Factors Used to Determine Life Insurance Premiums
When an insurance company receives an application for coverage, it considers several factors when deciding whether to issue a policy and how much to charge in premiums. An individual who applies for a policy when he or she is relatively young will likely pay lower rates than someone who waits until their later years to get coverage.
Along with age, the insurer will look at an individual's health history and current health. Gender also plays a role in how much someone will be charged for life insurance coverage and the company will want to know if the person is -or ever was- a smoker for ratings purposes.
Age for Insurance Policy Purposes
Some insurance companies issue a policy based on the applicant's actual age. The price is calculated based on the individual's age on the date the policy was issued. This is the most straightforward way of doing so.
Age Nearest Birthday
Another way of calculating age for insurance purposes is to use the applicant's nearest birthday. Depending on when the application for coverage was made, the insurance company will assign an age to the applicant.
For example, if a person applies for coverage six months or less after his or her birthday, the insurance company may determine that his or her age is one year less than the applicant's chronological age. In a situation where the same person applies for a policy and will be having a birthday shortly after doing so, the insurance company may consider him or her to be one year older when calculating rates.
About Backdated Life Insurance Premiums
The nearest age calculation is what most insurance companies use when setting rates for coverage. It is possible for them to use backdated life insurance premiums, as well, and this method of calculating age helps the policyholder save money on the cost of his or her coverage. Backdated premiums reduce the applicant's age by one year and that small change can mean significant savings on the cost of life insurance coverage.
Here is an example of how backdating can benefit a person who is looking for coverage:
A person applies for coverage on September 1. His or her birthday is September 15 and the insurance policy is approved and issued on September 30. If the policy is backdated to September 14 (the day before the applicant's birthday), he or she can take advantage of lower rates.
The disadvantage of life insurance premiums that are backdated is that the individual must pay for coverage as of September 14 in this example.

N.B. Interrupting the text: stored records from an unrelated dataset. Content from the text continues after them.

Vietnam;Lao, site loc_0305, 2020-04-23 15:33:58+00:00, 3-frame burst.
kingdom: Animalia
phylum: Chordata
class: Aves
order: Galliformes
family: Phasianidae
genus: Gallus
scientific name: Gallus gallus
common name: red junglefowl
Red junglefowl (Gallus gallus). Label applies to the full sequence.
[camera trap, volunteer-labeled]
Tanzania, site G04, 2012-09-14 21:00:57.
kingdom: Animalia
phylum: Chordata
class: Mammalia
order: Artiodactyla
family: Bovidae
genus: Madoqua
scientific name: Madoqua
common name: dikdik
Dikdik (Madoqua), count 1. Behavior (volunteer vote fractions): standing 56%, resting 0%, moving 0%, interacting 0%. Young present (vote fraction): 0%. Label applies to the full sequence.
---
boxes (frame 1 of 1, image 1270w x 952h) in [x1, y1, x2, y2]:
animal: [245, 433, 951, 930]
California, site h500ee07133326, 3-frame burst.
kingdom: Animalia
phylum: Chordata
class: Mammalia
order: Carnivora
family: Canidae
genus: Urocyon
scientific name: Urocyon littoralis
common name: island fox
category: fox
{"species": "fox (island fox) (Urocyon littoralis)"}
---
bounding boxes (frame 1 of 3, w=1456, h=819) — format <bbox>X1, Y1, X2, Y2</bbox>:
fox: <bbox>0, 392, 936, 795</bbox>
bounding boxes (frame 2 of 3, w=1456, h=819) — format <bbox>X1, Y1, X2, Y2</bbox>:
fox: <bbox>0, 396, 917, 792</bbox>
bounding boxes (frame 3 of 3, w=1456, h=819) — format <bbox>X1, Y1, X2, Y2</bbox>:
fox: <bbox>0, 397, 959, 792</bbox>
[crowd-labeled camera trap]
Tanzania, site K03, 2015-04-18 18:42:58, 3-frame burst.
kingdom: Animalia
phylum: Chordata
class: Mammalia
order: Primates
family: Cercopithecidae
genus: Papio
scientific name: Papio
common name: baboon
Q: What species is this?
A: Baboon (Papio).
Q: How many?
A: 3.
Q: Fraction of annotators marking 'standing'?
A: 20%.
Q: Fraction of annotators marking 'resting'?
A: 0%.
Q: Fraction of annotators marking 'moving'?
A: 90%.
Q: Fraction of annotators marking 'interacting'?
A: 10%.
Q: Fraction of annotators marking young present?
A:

The person is paying for coverage that didn't officially start until the policy was issued, which is September 30. In effect, he or she is paying for a couple of weeks worth of premiums and getting no benefit whatsoever.
When shopping around for life insurance coverage, a consumer should ask her agent whether a company offers backdated life insurance premiums to its policyholders. The savings in premiums over the life of the policy need to be calculated before deciding to buy a policy with premiums calculated in this manner.